Airedale NHS Trust v. Bland

[1993] 1 ALL ER 821
Download Judgment: English

Mr. Bland was in the care of the health authority, and had been in a persistent vegetative state for three and a half years due to a severe crushed chest injury, which had caused devastating and permanent damage to the higher functions of his brain. He was being fed artificially by a tube inserted through his nose into his stomach. Although his respiration and digestion was unaided, he could not smell, see, hear, talk, move involuntarily or feel pain. All of the doctors who had examined him felt that there was no possible chance of recovery from such a condition and that it would be in his best interests to stop the artificial feeding and allow him to die with dignity and without pain or distress. His family was also supportive of this decision.

The health authority applied to the court for declarations that it and the responsible physicians could lawfully discontinue all life-sustaining treatment and medical support measures designed to keep Mr. Bland alive in his existing persistent vegetative state. The sought declarations included declarations permitting the termination of ventilation, nutrition and hydration by artificial means and declarations permitting the cessation of medical treatment, except for treatment with the sole purpose of enabling Mr. Bland to die peacefully.

At trial, the judge granted a declaration stating that it would be lawful to discontinue artificial feeding to Anthony Bland. The Official Solicitor unsuccessfully appealed to the Court of Appeal. The Official Solicitor then appealed to the House of Lords, arguing that withdrawal of life support would be not only a breach of the doctors’ duty of care towards their patient, but also a criminal act.
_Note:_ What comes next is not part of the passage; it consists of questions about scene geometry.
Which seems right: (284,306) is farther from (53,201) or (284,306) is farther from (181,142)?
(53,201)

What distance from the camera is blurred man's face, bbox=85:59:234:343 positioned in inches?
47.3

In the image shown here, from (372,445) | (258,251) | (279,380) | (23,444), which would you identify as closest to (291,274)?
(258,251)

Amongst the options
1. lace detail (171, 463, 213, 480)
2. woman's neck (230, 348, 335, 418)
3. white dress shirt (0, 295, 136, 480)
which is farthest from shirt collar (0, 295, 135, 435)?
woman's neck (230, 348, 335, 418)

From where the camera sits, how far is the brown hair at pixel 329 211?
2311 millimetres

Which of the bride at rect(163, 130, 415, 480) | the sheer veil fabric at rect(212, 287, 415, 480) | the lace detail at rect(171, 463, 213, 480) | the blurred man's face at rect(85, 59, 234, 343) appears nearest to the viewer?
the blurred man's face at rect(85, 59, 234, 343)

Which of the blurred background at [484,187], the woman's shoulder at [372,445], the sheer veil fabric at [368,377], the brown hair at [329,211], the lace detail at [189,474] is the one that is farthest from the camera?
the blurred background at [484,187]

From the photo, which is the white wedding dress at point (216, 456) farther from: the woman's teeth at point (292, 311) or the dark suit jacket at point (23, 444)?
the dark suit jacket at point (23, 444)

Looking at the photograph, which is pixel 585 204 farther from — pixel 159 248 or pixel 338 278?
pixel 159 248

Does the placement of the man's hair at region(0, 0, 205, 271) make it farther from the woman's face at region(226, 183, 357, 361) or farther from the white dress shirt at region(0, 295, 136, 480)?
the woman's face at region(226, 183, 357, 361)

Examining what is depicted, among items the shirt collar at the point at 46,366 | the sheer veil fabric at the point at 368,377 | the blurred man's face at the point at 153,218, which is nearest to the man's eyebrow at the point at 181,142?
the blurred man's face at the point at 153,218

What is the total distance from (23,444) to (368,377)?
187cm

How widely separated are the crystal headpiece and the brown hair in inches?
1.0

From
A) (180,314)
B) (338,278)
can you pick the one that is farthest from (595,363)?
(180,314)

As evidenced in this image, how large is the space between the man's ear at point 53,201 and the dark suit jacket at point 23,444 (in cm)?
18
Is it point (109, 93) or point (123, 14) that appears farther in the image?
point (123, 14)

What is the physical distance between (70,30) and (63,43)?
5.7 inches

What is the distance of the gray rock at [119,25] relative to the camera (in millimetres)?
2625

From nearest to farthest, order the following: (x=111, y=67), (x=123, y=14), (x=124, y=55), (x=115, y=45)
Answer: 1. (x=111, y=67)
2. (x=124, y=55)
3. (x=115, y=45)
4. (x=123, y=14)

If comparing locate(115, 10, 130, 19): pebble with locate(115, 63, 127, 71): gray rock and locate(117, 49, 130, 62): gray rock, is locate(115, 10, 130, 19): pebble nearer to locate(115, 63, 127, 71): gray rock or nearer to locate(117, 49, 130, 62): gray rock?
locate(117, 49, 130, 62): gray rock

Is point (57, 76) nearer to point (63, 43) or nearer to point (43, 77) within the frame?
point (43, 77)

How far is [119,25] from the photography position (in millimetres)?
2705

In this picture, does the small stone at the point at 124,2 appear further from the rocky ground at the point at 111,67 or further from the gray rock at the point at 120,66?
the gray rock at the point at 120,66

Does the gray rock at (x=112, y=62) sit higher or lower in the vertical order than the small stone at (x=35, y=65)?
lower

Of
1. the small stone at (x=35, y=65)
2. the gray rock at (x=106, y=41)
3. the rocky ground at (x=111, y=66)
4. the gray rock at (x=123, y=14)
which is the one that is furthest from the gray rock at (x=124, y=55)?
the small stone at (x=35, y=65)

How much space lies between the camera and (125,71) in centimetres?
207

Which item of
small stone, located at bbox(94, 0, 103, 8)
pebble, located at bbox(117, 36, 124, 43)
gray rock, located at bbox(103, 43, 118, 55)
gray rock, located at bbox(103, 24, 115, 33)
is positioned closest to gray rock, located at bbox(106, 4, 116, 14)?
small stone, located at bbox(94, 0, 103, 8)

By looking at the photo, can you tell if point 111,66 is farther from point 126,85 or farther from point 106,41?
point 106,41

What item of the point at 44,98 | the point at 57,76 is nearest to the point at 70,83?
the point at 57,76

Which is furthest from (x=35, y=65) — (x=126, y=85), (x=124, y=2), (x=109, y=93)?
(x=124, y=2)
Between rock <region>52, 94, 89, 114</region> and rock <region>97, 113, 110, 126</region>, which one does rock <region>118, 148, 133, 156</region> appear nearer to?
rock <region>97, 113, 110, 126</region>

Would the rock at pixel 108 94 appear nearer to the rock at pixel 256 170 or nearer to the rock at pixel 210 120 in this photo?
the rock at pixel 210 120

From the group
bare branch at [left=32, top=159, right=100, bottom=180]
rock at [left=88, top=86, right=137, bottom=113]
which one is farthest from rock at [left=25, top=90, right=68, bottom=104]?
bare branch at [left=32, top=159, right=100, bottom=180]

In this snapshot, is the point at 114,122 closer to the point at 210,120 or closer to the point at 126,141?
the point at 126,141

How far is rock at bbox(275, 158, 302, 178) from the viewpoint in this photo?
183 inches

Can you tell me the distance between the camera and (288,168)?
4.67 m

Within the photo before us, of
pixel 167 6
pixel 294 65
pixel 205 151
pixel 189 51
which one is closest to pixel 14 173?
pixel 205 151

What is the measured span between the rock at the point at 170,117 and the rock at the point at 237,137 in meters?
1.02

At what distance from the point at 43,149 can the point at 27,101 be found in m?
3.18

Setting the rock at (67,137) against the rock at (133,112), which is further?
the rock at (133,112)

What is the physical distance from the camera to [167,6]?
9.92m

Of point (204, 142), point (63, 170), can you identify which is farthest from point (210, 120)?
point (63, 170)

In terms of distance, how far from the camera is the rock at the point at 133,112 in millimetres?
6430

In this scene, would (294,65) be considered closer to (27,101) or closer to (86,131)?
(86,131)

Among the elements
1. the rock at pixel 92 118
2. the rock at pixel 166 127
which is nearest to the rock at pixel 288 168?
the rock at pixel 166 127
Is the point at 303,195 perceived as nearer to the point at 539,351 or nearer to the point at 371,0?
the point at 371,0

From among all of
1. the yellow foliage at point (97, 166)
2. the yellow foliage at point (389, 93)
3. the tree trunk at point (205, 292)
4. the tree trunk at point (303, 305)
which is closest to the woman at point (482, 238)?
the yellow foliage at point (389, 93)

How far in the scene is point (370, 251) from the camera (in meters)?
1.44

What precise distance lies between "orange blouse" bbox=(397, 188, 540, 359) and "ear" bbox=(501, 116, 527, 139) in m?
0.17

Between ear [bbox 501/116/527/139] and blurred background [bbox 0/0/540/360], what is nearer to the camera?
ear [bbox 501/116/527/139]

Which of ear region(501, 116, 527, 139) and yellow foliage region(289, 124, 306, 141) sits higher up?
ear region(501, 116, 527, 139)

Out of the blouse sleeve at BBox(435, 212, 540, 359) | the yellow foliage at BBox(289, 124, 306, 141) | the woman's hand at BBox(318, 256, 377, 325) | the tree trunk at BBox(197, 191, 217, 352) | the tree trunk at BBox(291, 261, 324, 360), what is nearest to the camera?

The Court held that given the particulars of this case, the withdrawal of life support by the health authority would not be a breach of its duty of care or a criminal act. A doctor who had in his care a patient who was incapable of deciding whether or not to consent to treatment was under no absolute obligation to prolong the patient’s life. Medical treatment, including artificial feeding and the administration of drugs, could lawfully be withheld from a patient with no hope of recovery when it was known that the patient would shortly thereafter die, as long as responsible and competent medical opinion was that continued medical treatment would not be in the patient’s best interests because continuing treatment would be futile and would not confer any benefit.

Furthermore, ending life support by withdrawing artificial feeding or other means of support was not a criminal act. If continuing an intrusive life support system was not in the patient’s best interests, the doctor was no longer under a duty to maintain the patient’s life. Instead, the doctor was simply allowing his patient to die of his pre-existing condition. The patient’s death would be regarded in law as exclusively caused by the injury or disease to which his condition was attributable. In light of Mr. Bland’s condition, the declaration had been properly granted. The appeal was dismissed.

“Given that existence in the persistent vegetative state is not a benefit to the patient, it remains to consider whether the principle of the sanctity of life, which it is the concern of the state, and the judiciary as one of the arms of the state, to maintain, requires this House to hold that the judgment of the Court of Appeal was incorrect. In my opinion it does not. The principle is not an absolute one. It does not compel a medical practitioner on pain of criminal sanctions to treat a patient, who will die if he does not, contrary to the express wishes of the patient. It does not authorise forcible feeding of prisoners on hunger strike. It does not compel the temporary keeping alive of patients who are terminally ill where to do so would merely prolong their suffering. On the other hand it forbids the taking of active measures to cut short the life of a terminally ill patient. In my judgment it does no violence to the principle to hold that it is lawful to cease to give medical treatment and care to a PVS patient who has been in that state for over three years, considering that to do so involves invasive manipulation of the patient's body to which he has not consented and which confers no benefit upon him.” 1 All ER p. 861.

“The real answer to the Official Solicitor, as your Lordships are already agreed, is that his argument starts from the fallacious premiss, which can be taken as correct in ordinary doctor-patient relationships, namely that feeding in order to sustain life is necessarily for the benefit of the patient. But in the prevailing circumstances the opposite view is overwhelmingly held by the doctors and the validity of that view has been accepted by the courts below. The doctors consider that in the patient's best interests they ought not to feed him and the law, as applied by your Lordships, has gone further by saying that they are not entitled to feed him without his consent, which cannot be obtained. So the theory of the 'duty to feed' is founded on a misapprehension and the Official Solicitor's argument leads to a legally erroneous conclusion. Even though the intention to bring about the patient's death is there, there is no proposed guilty act because, if it is not in the interests of an insentient patient to continue the life-supporting care and treatment, the doctor would be acting unlawfully if he continued the care and treatment and would perform no guilty act by discontinuing.” 1 All ER pp. 876-877.

“In these circumstances, it is perfectly reasonable for the responsible doctors to conclude that there is no affirmative benefit to Anthony Bland in continuing the invasive medical procedures necessary to sustain his life. Having so concluded, they are neither entitled nor under a duty to continue such medical care. Therefore they will not be guilty of murder if they discontinue such care.” 1 All ER pp. 884.